Es war wunderbar zu sehen und zu hören, wie die Arbeit voranging. Aber viele Maßnahmen fanden unter erschwerten Bedingungen statt und kosteten außerdem mehr Geld als üblich. Hinzu kam die Versorgung besonders bedürftiger Familien mit Notfallpaketen. Aber wie konnten wir uns einbringen? Unsere alljährliche #HolidayChallenge – die abenteuerliche Fahrradreise durch Osteuropa wurde dieses Jahr durch Corona ausgebremst. Aber diese Aktion war immer unsere wichtigster Spendenanlass, um auf die Projektarbeit aufmerksam zu machen. Was tun? Ulrike entschloss sich am 1. September – am ersten Schultag in Bosnien – einen Megamarsch durch die Bodenseeregion und den Hegau zu wagen[2]. Statt der geplanten 24 Stunden wurden es „nur“ 20, aber neue Sponsoren konnten hinzugewonnen werden und alte SpenderInnen blieben uns treu. Wir wissen, dass viele Menschen, die unserer Arbeit verbunden sind, in diesem Pandemiejahr selbst in finanziellen Schwierigkeiten steckten. Manch einer entschuldigte sich, dass es diesmal „nur“ ein Bruchteil der üblichen Spendensumme geworden ist -aber erstaunlicherweise konnten wir in diesem außergewöhnlichen Jahr die Spendeneinnahmen stabil halten und werden im März 2021 wieder 5.000 € überweisen können. Dass dies möglich ist, verdanken wir vielen Menschen, die uns vertrauen, die seit vielen Jahren solidarisch sind mit den Kindern und jungen Menschen in Bosnien. Unsere Arbeit ist ein Marathon – aber allmählich trägt sie auch gesellschaftliche Früchte. Wir werden nie vergessen, wie wir vor mehr als 20 Jahren die ersten Ideen für die Projektarbeit zusammentrugen. Wie wir oft scheiterten, verzweifelten und uns dann wieder gegenseitig Mut machten. An diesen Projekten wird mir immer wieder klar, wie schnell gesellschaftliche Strukturen zerstört werden und wie schwer der Wiederaufbau ist. In diesem Pandemiejahr war ich oft froh um die Erfahrung der stoischen Gelassenheit, den Pragmatismus und die Herzenswärme der Menschen in Bosnien, die ich über die Jahre intensiv kennenlernen durfte. Es hat mir in den letzten Monaten oft geholfen die gute Laune zu behalten und die Hoffnung nie aufzugeben.

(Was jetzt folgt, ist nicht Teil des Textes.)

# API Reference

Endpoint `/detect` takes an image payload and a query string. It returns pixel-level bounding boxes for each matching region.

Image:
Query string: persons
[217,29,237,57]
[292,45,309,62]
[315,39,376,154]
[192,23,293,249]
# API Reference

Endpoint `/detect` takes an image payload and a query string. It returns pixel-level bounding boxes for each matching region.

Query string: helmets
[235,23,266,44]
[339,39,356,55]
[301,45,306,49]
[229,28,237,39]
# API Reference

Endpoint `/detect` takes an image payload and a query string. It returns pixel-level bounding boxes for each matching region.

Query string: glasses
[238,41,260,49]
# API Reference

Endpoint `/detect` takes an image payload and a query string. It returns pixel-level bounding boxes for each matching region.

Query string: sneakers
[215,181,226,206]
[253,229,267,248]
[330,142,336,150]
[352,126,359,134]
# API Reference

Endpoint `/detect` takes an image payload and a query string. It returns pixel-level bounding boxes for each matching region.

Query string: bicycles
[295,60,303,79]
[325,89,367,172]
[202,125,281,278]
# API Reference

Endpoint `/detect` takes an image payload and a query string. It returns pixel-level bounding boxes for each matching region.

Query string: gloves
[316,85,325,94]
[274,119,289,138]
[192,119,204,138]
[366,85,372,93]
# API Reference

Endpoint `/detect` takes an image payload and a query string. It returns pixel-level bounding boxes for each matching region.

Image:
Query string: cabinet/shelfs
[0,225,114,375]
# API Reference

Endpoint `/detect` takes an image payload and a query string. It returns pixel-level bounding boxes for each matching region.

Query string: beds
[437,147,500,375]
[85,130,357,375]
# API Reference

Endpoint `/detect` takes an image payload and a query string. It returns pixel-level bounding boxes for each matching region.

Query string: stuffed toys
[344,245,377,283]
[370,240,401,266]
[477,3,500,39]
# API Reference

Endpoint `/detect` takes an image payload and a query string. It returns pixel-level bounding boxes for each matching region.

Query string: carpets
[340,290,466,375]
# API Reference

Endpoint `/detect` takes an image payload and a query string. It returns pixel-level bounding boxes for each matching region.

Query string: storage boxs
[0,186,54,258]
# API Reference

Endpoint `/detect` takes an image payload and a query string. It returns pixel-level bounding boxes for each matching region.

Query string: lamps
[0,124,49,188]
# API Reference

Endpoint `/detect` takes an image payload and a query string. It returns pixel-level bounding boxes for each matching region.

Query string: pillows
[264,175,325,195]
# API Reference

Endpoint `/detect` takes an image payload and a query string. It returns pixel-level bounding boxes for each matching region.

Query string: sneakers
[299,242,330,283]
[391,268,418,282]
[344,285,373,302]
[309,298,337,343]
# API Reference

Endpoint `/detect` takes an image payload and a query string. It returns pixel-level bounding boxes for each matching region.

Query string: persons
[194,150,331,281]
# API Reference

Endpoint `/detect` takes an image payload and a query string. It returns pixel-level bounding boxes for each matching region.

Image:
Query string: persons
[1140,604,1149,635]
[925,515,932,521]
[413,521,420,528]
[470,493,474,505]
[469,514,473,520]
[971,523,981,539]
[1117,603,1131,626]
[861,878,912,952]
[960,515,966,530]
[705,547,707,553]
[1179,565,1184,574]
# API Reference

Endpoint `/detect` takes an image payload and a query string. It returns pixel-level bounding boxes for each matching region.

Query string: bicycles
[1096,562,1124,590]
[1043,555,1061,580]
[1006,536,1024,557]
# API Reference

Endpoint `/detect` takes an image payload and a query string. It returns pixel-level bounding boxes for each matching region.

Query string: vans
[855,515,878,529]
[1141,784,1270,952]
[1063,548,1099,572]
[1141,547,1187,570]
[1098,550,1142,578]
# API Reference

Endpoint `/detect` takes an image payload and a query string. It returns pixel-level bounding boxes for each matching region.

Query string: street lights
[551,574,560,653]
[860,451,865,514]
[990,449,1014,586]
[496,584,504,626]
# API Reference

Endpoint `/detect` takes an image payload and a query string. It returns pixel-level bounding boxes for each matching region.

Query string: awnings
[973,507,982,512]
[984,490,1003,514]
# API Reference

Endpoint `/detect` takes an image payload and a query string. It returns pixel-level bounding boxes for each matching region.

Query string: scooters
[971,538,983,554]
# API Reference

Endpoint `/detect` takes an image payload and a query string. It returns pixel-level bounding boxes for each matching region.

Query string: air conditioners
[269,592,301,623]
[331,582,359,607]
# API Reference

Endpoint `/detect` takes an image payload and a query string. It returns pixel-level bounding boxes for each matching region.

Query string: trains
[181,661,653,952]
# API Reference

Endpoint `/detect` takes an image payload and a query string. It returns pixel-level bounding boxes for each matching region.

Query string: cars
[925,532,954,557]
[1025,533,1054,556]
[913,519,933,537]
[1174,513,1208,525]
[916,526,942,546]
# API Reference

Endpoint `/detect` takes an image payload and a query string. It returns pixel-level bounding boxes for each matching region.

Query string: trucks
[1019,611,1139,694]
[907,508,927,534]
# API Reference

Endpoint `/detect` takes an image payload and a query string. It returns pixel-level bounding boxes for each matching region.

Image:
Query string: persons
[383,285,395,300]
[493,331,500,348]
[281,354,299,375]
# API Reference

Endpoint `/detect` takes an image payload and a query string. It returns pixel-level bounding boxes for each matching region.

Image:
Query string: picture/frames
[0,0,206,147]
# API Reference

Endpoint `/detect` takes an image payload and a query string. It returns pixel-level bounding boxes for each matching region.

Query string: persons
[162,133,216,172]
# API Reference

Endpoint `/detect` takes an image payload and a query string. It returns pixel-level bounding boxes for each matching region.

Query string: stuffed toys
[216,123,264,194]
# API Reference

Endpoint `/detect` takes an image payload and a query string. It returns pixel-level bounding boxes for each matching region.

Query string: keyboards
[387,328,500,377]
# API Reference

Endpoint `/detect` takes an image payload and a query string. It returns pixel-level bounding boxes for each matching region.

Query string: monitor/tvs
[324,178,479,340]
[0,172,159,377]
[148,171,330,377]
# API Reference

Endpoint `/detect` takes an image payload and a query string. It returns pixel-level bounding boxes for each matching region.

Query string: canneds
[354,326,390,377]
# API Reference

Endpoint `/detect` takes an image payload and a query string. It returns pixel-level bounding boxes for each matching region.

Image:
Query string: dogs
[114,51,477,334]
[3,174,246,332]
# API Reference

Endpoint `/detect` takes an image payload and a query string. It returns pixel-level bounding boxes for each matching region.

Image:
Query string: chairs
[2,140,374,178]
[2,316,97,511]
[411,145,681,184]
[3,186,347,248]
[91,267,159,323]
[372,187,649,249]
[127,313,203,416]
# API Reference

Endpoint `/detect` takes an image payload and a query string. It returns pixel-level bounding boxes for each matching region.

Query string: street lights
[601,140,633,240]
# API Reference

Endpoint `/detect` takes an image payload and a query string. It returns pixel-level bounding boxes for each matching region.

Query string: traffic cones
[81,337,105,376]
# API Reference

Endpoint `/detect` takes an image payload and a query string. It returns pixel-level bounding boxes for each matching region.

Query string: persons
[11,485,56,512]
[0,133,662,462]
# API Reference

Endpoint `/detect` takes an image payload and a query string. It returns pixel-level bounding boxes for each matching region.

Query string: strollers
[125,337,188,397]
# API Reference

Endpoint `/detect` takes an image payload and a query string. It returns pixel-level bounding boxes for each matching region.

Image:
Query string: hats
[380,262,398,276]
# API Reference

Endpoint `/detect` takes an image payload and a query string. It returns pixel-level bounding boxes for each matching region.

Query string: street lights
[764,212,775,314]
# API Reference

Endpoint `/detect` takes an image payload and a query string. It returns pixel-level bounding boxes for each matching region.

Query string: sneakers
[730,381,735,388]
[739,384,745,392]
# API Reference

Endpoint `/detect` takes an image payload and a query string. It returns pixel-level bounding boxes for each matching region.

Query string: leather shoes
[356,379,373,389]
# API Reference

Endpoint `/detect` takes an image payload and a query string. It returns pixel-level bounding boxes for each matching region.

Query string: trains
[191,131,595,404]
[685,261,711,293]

Wir planen auch 2021 eine Aktion, in die wir Sponsoren mit einbinden können. Bei Interesse melden Sie sich bitte per Mail: ulrikeblatter@aol.com

Im Namen des gesamten Teams danke ich allen, die unsere Arbeit unterstützen und wünsche ein gesundes und inspirierendes 2021!

Ulrike Blatter




[1] Der spannende Bericht dieser Wanderung findet sich unter folgendem Link: https://ulrikeblatterblog.wordpress.com/2020/09/05/so-weit-die-fuse-tragen-holidaychallenge2020-zwischen-hegau-und-bodensee/

[2] Bei den Kommunalwahlen im November 2020 mussten die nationalistischen Parteien empfindliche Verluste einstecken. Eine Vierer-Koalition nicht-nationalistischer Parteien konnte sich vor allem in Sarajevo durchsetzen. Immer mehr – v.a. junge – Menschen haben die Nase voll von Korruption und Vetternwirtschaft.